A Dynasty Still Burning for Respect

First of two parts

Sheldon Hackney became president of the University of Pennsylvania in 1980. Jerry Berndt became its head football coach, in 1981.

One year later, Penn became the most feared team of the Ivy League.

And many believe it's more than a happy coincidence that the Quakers' arrival as the Ivy Team of the '80s coincided with the arrival of Hackney and Berndt.

In fact, many Ancient Eight observers point directly to Hackney's unprecedented commitment to athletics--and football, in particular--to explain the Quakers' meteoric rise to gridiron prominence.

Harvard Director of Athletics John P. Reardon, Jr. '60 says he's "sure they're going after people who can play better football than they've had in the past."


Others point to the signing of the 47-year-old Berndt to explain how a program that compiled a 1-18 mark in the two years prior to his arrival has won three consecutive Ivy League championships and is currently closing in on a fourth.

Penn's success is attributable to both, Hackney's new emphasis on athletics as well as Berndt, Yale football Coach Carm Cozza says.

"Their president has made a commitment to excellence in athletics, especially football," says Cozza, the dean of Ivy League coaches. "That has allowed them to go after good athletes" in a way that other Ivy League schools cannot because of academic standards, Cozza says.

And the Yale mentor adds, "Coach Berndt has done an excellent job."

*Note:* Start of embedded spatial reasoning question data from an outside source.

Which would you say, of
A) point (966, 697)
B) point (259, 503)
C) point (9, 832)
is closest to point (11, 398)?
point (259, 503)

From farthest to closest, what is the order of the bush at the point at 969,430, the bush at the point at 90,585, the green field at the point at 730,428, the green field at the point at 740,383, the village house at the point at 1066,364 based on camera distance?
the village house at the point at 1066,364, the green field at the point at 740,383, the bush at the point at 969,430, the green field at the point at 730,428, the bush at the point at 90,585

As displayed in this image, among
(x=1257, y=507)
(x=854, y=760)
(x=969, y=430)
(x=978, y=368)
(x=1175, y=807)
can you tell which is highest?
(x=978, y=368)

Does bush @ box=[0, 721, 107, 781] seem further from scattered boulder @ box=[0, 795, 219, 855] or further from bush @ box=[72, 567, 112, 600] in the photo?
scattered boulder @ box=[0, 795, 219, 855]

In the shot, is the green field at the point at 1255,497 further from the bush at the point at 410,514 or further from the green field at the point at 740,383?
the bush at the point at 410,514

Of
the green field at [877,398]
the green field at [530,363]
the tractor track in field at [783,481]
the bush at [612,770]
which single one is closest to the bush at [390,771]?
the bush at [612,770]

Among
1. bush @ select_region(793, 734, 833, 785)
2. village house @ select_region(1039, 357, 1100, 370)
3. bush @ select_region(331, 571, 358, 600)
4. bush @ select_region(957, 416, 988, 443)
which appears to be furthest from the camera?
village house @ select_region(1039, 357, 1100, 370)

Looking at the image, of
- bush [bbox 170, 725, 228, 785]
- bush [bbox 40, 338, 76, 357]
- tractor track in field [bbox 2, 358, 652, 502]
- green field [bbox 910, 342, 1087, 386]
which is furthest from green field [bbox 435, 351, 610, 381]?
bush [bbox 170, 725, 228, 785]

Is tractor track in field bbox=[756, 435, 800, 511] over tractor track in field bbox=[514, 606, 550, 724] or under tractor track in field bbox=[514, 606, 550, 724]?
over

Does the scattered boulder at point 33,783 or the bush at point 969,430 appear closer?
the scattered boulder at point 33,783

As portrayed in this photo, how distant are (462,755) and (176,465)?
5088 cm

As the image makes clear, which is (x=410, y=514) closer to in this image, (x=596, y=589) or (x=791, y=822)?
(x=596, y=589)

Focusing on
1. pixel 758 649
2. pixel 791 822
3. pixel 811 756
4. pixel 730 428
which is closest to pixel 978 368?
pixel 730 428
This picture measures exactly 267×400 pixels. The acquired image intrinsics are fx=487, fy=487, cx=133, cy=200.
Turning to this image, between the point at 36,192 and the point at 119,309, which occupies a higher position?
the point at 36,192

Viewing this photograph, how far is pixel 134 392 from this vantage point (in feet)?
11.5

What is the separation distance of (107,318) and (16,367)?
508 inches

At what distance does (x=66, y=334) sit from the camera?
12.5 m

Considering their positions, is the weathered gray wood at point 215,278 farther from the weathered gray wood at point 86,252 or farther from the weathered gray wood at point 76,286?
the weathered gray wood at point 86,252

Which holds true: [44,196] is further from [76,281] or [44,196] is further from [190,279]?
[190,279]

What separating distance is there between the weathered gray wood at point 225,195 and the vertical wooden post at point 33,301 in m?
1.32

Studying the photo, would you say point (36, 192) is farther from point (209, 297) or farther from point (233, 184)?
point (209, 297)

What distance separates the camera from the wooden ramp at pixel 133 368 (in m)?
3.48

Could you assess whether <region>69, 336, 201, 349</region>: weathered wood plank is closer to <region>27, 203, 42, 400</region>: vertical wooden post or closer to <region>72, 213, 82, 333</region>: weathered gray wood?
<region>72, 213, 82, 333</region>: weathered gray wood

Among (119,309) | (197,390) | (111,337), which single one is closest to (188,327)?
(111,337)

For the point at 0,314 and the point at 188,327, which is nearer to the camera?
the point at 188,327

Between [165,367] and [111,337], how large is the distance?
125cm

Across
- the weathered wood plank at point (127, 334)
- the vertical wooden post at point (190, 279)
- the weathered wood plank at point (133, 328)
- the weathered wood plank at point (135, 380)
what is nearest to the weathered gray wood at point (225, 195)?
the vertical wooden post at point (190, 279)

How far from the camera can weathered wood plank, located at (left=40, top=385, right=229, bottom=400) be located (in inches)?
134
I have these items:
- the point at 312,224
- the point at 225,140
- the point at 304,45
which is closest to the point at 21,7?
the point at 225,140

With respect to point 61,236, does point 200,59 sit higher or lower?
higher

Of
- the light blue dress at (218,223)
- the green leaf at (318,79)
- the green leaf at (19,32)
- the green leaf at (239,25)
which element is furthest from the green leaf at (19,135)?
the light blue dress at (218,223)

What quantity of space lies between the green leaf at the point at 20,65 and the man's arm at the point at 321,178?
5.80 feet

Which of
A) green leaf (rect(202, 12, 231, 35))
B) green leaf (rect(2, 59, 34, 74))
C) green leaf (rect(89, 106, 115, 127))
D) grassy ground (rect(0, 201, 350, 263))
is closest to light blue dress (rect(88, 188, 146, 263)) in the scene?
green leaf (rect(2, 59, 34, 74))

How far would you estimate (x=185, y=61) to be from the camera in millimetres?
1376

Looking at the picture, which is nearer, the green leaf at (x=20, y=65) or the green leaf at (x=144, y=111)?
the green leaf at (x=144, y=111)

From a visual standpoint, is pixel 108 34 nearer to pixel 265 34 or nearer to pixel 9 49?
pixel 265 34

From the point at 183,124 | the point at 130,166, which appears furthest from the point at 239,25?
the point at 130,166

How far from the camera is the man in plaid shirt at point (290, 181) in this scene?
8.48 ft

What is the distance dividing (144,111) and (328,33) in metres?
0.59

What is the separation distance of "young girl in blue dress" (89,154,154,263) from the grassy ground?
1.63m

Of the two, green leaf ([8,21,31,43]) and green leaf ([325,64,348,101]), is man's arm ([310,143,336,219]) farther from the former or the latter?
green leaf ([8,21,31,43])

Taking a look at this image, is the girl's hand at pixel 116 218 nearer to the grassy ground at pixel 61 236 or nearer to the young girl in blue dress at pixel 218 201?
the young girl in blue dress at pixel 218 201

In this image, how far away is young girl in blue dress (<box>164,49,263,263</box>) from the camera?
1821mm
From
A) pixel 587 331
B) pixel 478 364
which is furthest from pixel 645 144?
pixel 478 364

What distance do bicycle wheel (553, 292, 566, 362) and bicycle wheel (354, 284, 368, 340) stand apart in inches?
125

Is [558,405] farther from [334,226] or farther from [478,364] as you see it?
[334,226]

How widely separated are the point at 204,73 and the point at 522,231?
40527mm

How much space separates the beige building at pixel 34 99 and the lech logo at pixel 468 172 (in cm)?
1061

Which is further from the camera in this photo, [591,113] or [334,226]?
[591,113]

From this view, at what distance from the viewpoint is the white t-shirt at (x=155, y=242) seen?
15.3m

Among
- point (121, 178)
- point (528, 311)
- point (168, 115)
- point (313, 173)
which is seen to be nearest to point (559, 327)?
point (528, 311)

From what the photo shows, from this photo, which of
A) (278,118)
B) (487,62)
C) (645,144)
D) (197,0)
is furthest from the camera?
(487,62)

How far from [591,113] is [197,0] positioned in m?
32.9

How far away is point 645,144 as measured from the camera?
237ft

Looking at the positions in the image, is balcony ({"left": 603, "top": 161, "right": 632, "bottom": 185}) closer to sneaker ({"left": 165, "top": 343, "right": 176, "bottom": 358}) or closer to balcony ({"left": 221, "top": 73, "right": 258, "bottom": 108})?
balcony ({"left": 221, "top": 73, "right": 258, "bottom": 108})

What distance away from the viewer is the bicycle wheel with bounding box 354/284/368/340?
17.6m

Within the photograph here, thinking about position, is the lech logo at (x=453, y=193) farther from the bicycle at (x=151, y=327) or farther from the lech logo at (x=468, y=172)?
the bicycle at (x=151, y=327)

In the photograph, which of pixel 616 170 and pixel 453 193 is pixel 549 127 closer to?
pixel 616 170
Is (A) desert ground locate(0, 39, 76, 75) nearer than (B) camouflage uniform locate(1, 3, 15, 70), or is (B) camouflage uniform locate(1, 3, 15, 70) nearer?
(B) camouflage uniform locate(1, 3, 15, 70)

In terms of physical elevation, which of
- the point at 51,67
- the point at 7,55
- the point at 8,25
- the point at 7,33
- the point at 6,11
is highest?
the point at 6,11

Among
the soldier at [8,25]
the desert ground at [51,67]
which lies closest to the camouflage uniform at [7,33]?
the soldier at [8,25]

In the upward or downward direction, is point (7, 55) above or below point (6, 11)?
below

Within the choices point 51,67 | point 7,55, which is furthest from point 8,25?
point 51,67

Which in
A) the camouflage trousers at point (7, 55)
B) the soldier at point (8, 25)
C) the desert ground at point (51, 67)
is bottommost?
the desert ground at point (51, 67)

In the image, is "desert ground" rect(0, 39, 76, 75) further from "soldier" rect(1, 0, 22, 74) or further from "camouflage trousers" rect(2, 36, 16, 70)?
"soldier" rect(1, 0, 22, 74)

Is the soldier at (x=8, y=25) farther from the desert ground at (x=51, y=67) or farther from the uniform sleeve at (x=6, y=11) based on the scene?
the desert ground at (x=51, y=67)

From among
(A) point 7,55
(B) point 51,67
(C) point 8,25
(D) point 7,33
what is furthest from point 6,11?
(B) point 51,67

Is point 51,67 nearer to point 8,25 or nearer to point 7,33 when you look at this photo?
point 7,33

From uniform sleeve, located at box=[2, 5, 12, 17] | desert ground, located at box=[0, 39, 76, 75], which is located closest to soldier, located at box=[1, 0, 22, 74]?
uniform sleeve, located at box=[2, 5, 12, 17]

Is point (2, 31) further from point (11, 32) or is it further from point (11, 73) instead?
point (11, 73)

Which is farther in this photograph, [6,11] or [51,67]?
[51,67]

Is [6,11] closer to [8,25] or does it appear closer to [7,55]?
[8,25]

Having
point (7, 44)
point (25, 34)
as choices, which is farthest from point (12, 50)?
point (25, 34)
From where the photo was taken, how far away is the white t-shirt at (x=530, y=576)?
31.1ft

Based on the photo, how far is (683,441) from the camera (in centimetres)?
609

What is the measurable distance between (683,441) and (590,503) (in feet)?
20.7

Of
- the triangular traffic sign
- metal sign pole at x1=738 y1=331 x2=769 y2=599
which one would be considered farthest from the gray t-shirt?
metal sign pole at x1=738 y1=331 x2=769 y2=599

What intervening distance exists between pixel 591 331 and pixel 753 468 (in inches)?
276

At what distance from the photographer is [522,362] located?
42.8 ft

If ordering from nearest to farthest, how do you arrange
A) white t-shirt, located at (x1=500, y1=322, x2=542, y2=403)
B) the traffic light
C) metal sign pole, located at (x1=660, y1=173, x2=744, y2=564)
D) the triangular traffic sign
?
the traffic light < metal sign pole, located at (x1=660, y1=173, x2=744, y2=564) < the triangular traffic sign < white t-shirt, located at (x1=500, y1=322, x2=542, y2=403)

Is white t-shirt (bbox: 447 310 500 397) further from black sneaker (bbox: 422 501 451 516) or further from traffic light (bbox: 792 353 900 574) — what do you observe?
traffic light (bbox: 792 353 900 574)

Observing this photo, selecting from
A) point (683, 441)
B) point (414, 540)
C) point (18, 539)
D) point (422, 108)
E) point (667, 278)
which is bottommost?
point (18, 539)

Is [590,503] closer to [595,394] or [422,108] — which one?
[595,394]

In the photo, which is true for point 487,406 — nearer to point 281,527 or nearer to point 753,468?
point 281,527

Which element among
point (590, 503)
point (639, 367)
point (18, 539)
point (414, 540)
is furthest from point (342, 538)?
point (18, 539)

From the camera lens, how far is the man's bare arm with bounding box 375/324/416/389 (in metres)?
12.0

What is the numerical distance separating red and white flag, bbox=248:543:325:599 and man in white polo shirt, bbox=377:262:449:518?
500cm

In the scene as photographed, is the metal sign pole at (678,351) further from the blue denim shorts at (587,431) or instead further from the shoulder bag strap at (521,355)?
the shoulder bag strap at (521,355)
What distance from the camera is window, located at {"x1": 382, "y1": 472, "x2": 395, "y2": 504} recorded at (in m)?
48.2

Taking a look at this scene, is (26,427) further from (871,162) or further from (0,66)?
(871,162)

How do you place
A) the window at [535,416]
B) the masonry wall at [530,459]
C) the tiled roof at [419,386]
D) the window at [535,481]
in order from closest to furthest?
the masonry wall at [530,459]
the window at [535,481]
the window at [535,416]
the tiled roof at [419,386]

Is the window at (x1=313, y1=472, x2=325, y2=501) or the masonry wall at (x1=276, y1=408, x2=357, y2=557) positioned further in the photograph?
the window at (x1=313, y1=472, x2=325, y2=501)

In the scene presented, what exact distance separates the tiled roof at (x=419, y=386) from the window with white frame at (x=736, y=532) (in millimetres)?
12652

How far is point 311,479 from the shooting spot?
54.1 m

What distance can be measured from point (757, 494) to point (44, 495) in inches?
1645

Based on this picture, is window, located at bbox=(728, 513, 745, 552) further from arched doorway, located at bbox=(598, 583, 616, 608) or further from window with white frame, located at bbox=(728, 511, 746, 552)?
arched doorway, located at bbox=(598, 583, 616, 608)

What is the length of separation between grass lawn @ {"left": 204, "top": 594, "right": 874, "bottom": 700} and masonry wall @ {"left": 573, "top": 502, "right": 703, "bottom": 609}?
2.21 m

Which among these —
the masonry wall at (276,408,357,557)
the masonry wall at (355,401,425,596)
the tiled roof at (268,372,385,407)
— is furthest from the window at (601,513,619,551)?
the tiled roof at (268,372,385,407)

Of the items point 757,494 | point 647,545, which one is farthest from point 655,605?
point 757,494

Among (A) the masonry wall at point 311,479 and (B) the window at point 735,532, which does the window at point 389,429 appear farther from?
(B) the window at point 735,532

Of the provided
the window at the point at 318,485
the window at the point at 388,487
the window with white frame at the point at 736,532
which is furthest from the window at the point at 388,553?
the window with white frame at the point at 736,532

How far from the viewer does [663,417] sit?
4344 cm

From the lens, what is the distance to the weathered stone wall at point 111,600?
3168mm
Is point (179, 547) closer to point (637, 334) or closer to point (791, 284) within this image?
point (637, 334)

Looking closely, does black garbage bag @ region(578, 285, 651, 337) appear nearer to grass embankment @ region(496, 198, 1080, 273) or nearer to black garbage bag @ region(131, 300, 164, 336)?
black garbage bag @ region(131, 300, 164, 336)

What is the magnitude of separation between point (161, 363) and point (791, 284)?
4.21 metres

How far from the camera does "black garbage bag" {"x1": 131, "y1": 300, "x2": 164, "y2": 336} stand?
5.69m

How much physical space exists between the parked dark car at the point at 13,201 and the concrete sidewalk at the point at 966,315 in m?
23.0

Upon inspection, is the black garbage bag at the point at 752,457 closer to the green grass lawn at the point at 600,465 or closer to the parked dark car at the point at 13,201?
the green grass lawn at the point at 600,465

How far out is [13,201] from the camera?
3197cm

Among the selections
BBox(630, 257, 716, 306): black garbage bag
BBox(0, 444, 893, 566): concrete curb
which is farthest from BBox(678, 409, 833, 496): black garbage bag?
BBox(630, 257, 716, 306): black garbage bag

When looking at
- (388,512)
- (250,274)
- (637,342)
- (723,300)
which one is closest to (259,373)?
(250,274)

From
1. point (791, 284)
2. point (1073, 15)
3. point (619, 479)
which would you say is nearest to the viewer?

In the five years since Berndt inherited the second-losingest Ivy program in history, Penn-which this weekend will meet Harvard in the Stadium--has assaulted the Ivy League record book. Consider that the Quakers:

* are 22-3-1 in Ivy games in the last four years and haven't lost a league contest in two years;

* are 15-0-1 in Division I-AA games in the last two years;

* last year won their first outright title since 1959 by posting the first 7-0 league mark since 1970;

* and last year won their third straight league crown, boasted their first eight-win season since 1928, set a league scoring record of 254 points, and defeated every Ivy opponent by at least 10 points.

The Quakers--who this year have as many league wins as Dartmouth, Brown, Cornell and Columbia combined--are currently off to a 5-0 league start for the second time in history, are one win shy of an Ivy record for consecutive victories, and one win from becoming only the second team in Ancient Eight history to claim four straight league crowns.